# Problems to solve
1. Using the same-sex marriage discussion, decide whether each statement agrees with it: (a) JasonL sees the conservative case against same-sex marriage as anti-innovation, not anti-liberty; (b) JasonL says police are breaking into gay couples' homes; (c) Thomas Paine Jr. says a right exists only when a government grants it. For each, answer yes or no and quote the deciding words.
2. Reproduce word for word the part of the same-sex marriage discussion that opens with the words containing "Second, the language" and closes with "Paine Jr. said...".

# Document passage

As a conservative, I ask that we all separate our personal faith from our political demands on others. Using the government to deny people freedom without evidence is not a good habit to get into, especially for a conservative. When you have facts, show them to us. Until then, support marriage equality.


JasonL said...

This is a fair-minded and thoughtful response, which is pretty rare around this issue.

I must disagree - and soundly - with this premise of yours:

At the same time - and this is critical - if you're a conservative, the burden of proof is always on those who would take a freedom away.I would say that first of all, no freedom is being "taken away." It is not as if there was same-sex marriage all across the land until John Derbyshire showed up and ruined everything. The freedom (I actually think this is the wrong word) is being added. This is significant: the conservative case against SSM is not anti-liberty but anti-innovation.

Second, the language of rights and freedom is not properly applied here, I think. Same-sex couples are allowed to do any private action they like - hold a wedding, get a priest to officiate, call themselves married, etc. What they can't do is compel the state to bestow the public recognition and benefits of marriage. The cops are not breaking into gay couples' homes and forcibly separating them. The "marrying" they want the right to do is a "marrying" that involves the whole society. It may be bad policy to withhold it from them, but it isn't clear that their private liberties are being violated.

Thomas Paine Jr. said...

You're right Jason, It's all too rare that people discuss this thoughtfully - though I must in turn disagree with you. A right exists whether or not a government grants it. Imagine instead of 2009 we were talking about 1952 in Mississippi. Black-white marriage has been prohibited by local laws but not by state laws. Say that a referendum is put on the ballot positively outlawing black-white marriage, and it passes. Acknowledging that no man has the moral power to give or take away rights to another, then technically, you're right that in this situation, no right was (legislatively) was taken away, since black and white people already couldn't get married. But the law is reinforcing a system that deprives them of that right, one that is enjoyed by same-race couples. In California, even in the technical legal sense, a right was taken away by Prop 8, since there was a period where Californians had the right of same-sex marriage.

# Data extract
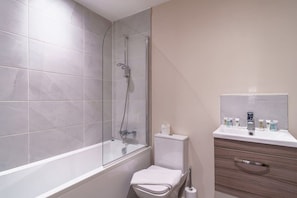 A modern bathroom with a glass-enclosed shower, a white toilet, and a vanity with toiletries. - Spacious Salford Quays Apartment, Prime Location (Greater Manchester)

# Exercise solutions
1.
(a) Yes: "the conservative case against SSM is not anti-liberty but anti-innovation."
(b) No: "The cops are not breaking into gay couples' homes and forcibly separating them."
(c) No: "A right exists whether or not a government grants it."

2.
Second, the language of rights and freedom is not properly applied here, I think. Same-sex couples are allowed to do any private action they like - hold a wedding, get a priest to officiate, call themselves married, etc. What they can't do is compel the state to bestow the public recognition and benefits of marriage. The cops are not breaking into gay couples' homes and forcibly separating them. The "marrying" they want the right to do is a "marrying" that involves the whole society. It may be bad policy to withhold it from them, but it isn't clear that their private liberties are being violated.

Thomas Paine Jr. said...